Salesi Moa

No. 12 – Michigan Wolverines
- Position: Wide receiver
- Class: Freshman

Personal information
- Born: December 4, 2007 (age 18)
- Listed height: 6 ft 2 in (1.88 m)
- Listed weight: 186 lb (84 kg)

Career information
- High school: Weber (Pleasant View, Utah) Fremont (Plain City, Utah)
- College: Michigan (2026–present);

= Salesi Moa =

American football player (born 2007)

Salesi Moa (born December 4, 2007) is an American college football wide receiver for the Michigan Wolverines.

==Early life==
Moa began his high school career at Weber High School in Pleasant View, Utah. He was a two-way player, playing both wide receiver and safety. During his freshman season, he had 49 receptions for 865 yards and seven touchdowns. During his sophomore season, he had 56 receptions for 820 yards and 11 touchdowns. Defensively he had 31 tackles with one interception. He transferred to Fremont High School in Plain City, Utah following his sophomore season. During his junior season, he recorded 800 receiving yards, along with 40 tackles, two interceptions and one fumble recovery. During his senior season, he had 63 receptions for 1,272 yards and 16 touchdowns. Following the season he was named the All-Region 5 MVP. He finished his high school career with 226 receptions, for 3,757 yards and 44 touchdowns.

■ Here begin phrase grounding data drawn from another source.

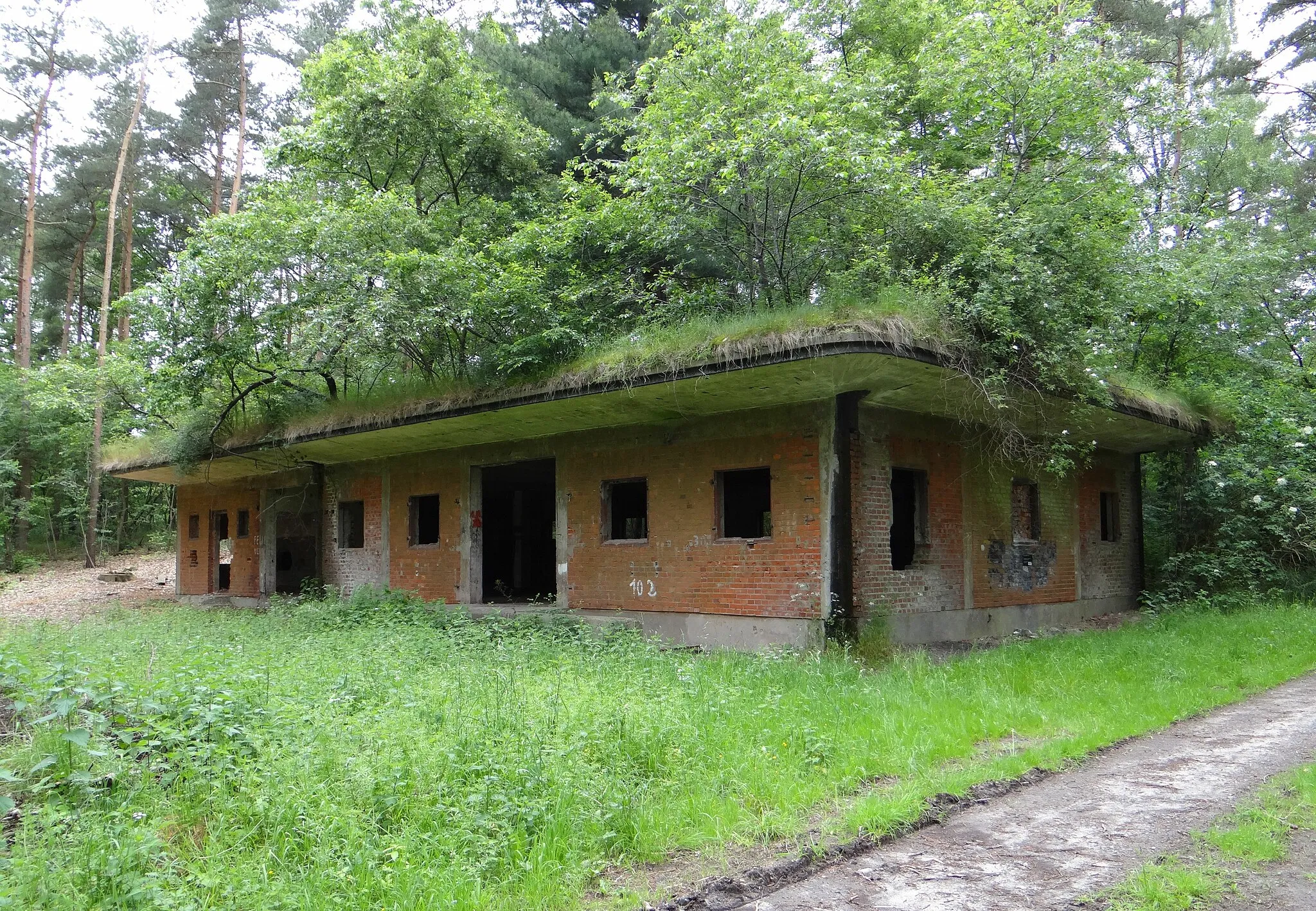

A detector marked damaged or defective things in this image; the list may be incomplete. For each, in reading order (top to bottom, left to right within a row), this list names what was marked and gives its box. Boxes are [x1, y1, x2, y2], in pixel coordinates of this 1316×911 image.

broken window frame [337, 497, 363, 547]
broken window frame [405, 495, 442, 545]
broken window frame [602, 476, 650, 540]
broken window frame [721, 466, 769, 537]
broken window frame [1010, 484, 1042, 540]
broken window frame [1100, 492, 1121, 540]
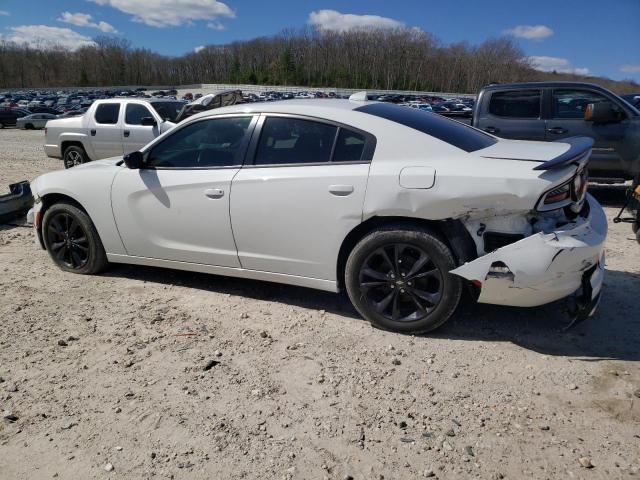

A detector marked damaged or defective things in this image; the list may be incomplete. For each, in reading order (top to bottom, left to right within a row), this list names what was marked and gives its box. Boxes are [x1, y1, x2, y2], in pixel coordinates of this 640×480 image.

damaged white car [27, 95, 604, 332]
broken bumper piece [450, 193, 604, 310]
crumpled rear bumper [452, 194, 608, 308]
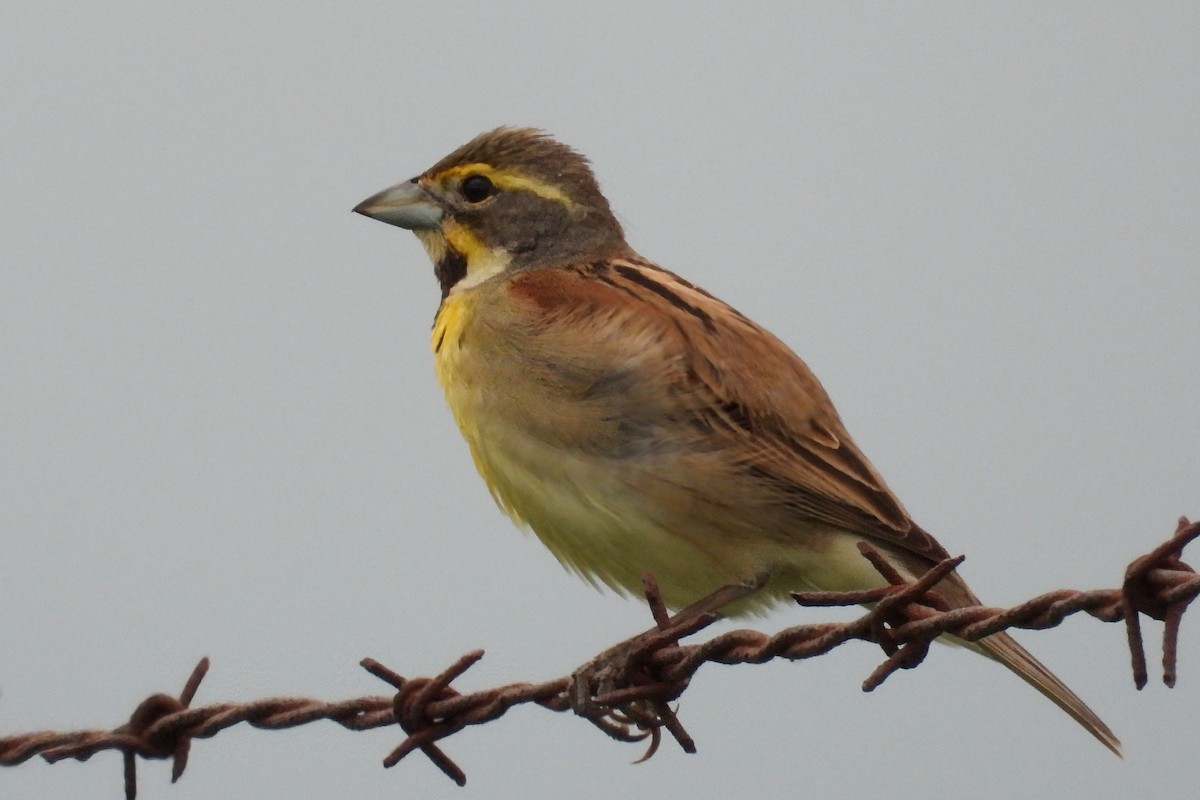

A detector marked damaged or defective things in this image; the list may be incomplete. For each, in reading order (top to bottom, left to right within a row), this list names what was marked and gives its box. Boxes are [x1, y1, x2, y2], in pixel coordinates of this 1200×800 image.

rusty barbed wire [0, 520, 1195, 796]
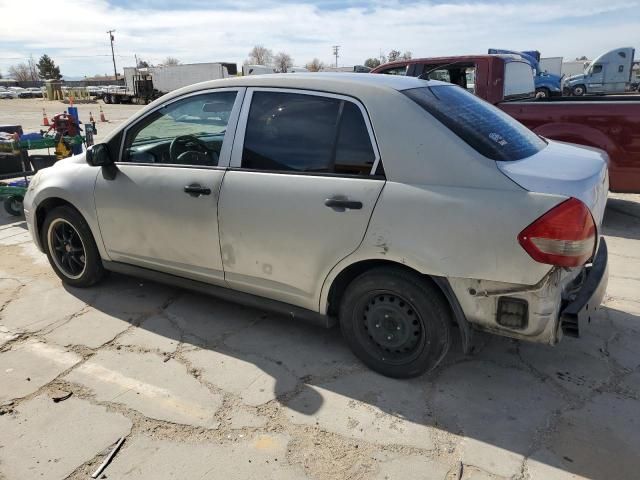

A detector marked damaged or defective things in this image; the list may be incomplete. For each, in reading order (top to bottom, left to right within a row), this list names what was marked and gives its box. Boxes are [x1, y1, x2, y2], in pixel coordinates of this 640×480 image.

He was a consensus four-star recruit and unanimously ranked the No. 1 player in the state of Utah. On July 31, 2025, he committed to play college football for the Tennessee Volunteers. However, on December 3, 2025, he flipped his commitment to the Utah Utes, and officially signed with the team the next day. On January 27, 2026, during the final class of 2026 rankings, he was elevated to a five-star recruit by Rivals.com, and ranked the No. 30 overall recruit in the nation.

==College career==
After Utah's head coach Kyle Whittingham left the program to become the head coach at the University of Michigan in late December 2025, Moa entered the NCAA transfer portal after temporarily enrolling early at Utah. As a result, he needed to transfer despite not formally joining the team. On January 16, 2026, Moa announced he would transfer to Michigan during the 2026 Polynesian Bowl, reuniting him with coach Whittingham. The next day, his brother Aisea transferred from Michigan State to Michigan.

Moa had his first career catch and touchdown each against the UTEP Miners, both thrown by fellow freshman Tommy Carr, which was also Carr’s first completion and touchdown pass. The touchdown was a 19-yard back-shoulder pass, with Moa dragging his toes along the sideline. He finished with two receptions for 23 yards and a touchdown.

==Personal life==
Moa was born to Ben and Christina Moa. His father played college football at Utah. His brothers, Sione and Aisea, are both football players.